● WHAT THIS TASK INVOLVES: Select every line in the data below that contains the string "grille", and copy those lines.

[Records from a spatial question set]
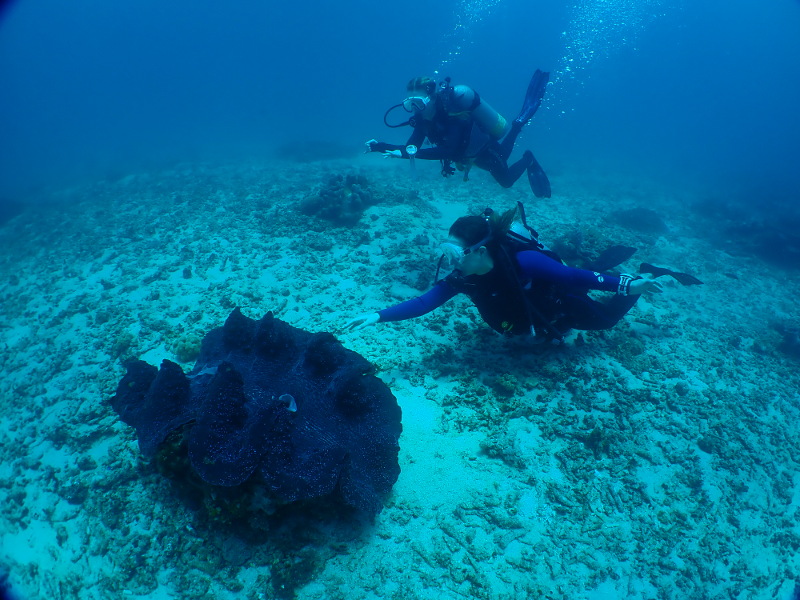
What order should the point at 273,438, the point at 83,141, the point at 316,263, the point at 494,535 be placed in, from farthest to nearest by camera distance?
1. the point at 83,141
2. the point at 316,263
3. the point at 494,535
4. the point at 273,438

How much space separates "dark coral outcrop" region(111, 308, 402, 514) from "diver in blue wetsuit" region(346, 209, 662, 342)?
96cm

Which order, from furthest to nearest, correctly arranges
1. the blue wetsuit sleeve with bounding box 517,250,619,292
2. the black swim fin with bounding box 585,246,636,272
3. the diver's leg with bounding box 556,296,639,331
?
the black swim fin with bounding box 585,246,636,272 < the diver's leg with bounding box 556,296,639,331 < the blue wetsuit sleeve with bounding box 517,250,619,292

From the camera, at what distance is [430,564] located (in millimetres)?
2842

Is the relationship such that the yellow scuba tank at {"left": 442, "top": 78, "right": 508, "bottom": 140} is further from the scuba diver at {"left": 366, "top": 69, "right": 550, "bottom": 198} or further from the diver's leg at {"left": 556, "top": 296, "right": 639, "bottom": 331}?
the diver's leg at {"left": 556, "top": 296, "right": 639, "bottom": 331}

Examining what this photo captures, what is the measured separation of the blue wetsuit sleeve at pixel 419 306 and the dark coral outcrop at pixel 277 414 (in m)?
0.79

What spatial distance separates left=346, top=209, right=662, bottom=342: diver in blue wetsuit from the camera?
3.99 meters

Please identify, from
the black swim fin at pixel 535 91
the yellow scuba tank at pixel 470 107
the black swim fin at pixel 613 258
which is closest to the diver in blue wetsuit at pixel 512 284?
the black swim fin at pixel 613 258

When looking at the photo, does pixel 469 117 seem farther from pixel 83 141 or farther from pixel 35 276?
...
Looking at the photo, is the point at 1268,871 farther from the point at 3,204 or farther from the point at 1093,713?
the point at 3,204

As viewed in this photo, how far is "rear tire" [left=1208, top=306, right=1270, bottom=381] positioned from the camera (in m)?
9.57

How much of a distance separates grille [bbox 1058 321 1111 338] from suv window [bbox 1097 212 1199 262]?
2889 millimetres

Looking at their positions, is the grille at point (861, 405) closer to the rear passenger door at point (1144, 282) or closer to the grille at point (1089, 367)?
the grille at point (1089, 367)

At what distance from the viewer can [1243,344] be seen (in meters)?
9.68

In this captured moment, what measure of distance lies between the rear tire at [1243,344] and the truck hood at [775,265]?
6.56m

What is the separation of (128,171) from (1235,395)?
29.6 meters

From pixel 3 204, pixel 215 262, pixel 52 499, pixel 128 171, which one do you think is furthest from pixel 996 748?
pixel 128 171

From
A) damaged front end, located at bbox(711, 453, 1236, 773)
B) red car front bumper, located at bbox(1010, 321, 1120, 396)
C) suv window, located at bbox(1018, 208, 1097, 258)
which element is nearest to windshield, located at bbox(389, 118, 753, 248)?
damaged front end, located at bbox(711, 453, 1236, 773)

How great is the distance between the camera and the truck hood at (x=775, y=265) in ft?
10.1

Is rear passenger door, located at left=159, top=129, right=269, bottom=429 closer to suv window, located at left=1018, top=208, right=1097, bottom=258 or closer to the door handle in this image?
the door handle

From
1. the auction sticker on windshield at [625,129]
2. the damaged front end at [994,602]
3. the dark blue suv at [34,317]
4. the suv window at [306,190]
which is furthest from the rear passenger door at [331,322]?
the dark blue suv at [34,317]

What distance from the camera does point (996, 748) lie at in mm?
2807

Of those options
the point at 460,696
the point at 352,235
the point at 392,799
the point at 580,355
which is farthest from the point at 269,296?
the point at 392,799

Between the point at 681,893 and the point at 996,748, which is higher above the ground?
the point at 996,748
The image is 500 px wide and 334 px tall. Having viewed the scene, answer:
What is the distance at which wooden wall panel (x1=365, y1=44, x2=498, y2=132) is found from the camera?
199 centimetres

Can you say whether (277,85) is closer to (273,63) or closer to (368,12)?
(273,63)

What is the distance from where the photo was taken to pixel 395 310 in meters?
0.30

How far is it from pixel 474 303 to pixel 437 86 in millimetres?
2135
---
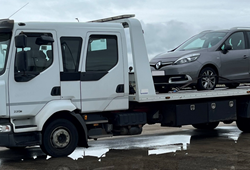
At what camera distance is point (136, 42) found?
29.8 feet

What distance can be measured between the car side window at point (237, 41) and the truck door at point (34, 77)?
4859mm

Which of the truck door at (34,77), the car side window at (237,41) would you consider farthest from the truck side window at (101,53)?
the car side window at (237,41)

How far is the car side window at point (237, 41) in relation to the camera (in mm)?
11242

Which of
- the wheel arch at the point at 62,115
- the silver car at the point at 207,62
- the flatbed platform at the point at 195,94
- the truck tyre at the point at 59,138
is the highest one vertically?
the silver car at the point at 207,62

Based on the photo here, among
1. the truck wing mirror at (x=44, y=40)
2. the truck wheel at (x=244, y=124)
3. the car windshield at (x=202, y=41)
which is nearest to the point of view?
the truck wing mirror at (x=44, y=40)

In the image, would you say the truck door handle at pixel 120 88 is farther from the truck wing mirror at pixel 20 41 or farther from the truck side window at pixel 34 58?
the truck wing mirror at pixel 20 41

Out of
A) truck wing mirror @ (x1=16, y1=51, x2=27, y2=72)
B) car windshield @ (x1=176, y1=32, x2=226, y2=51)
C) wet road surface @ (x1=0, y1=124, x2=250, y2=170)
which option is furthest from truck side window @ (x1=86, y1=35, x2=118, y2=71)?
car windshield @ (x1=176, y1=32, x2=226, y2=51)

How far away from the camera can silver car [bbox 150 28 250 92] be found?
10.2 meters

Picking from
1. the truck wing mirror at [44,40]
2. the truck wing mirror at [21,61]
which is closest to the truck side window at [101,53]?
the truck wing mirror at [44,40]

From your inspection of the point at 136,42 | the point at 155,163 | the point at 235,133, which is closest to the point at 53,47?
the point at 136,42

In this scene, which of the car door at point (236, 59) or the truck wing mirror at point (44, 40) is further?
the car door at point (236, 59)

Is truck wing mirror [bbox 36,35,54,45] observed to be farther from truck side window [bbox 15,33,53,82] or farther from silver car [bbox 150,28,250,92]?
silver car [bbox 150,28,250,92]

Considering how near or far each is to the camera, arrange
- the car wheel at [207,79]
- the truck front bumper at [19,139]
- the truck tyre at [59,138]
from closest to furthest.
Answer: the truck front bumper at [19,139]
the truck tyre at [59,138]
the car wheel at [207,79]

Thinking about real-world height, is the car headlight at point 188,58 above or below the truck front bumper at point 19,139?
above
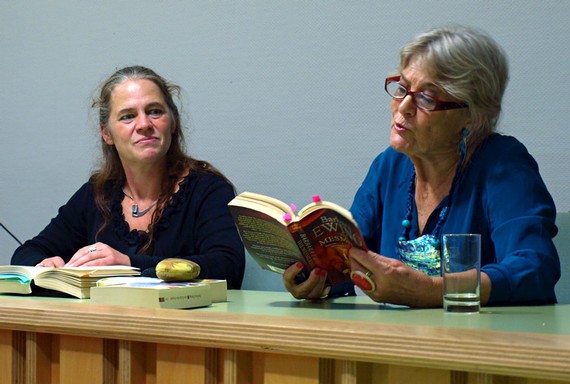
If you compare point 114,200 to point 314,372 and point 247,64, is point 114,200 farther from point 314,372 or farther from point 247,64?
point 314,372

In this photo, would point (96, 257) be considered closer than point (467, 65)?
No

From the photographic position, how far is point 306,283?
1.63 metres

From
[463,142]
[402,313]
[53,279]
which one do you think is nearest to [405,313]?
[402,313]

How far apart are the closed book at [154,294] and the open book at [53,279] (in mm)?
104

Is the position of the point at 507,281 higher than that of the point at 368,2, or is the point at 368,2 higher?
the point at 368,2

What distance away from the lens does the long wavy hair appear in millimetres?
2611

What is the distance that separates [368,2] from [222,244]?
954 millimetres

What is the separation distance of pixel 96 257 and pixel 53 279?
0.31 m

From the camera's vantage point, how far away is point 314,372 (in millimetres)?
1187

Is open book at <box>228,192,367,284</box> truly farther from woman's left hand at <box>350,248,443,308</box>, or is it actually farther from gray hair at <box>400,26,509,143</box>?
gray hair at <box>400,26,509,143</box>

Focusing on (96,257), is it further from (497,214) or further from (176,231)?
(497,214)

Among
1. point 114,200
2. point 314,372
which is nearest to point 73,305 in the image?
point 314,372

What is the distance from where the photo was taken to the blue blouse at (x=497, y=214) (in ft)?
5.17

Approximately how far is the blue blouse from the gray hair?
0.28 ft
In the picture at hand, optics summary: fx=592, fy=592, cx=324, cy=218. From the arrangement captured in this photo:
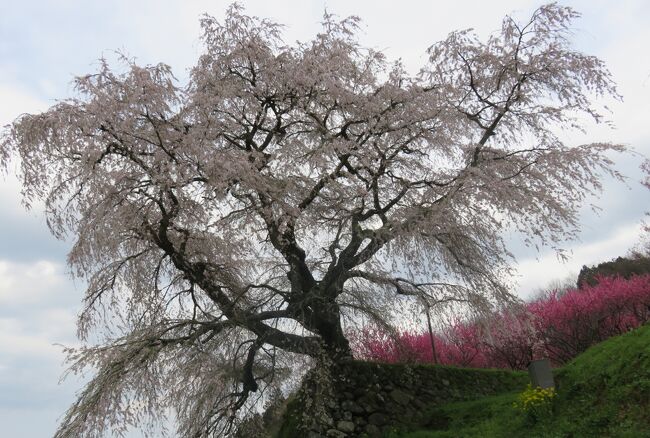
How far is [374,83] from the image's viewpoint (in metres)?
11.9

● RIGHT ANSWER:
How much of a distance separates grille [bbox 1058 321 1111 338] from suv window [bbox 1097 212 1199 262]?
Looking at their positions, is the grille at point (861, 405) closer to the rear passenger door at point (1144, 282) or closer to the grille at point (1089, 367)?
the grille at point (1089, 367)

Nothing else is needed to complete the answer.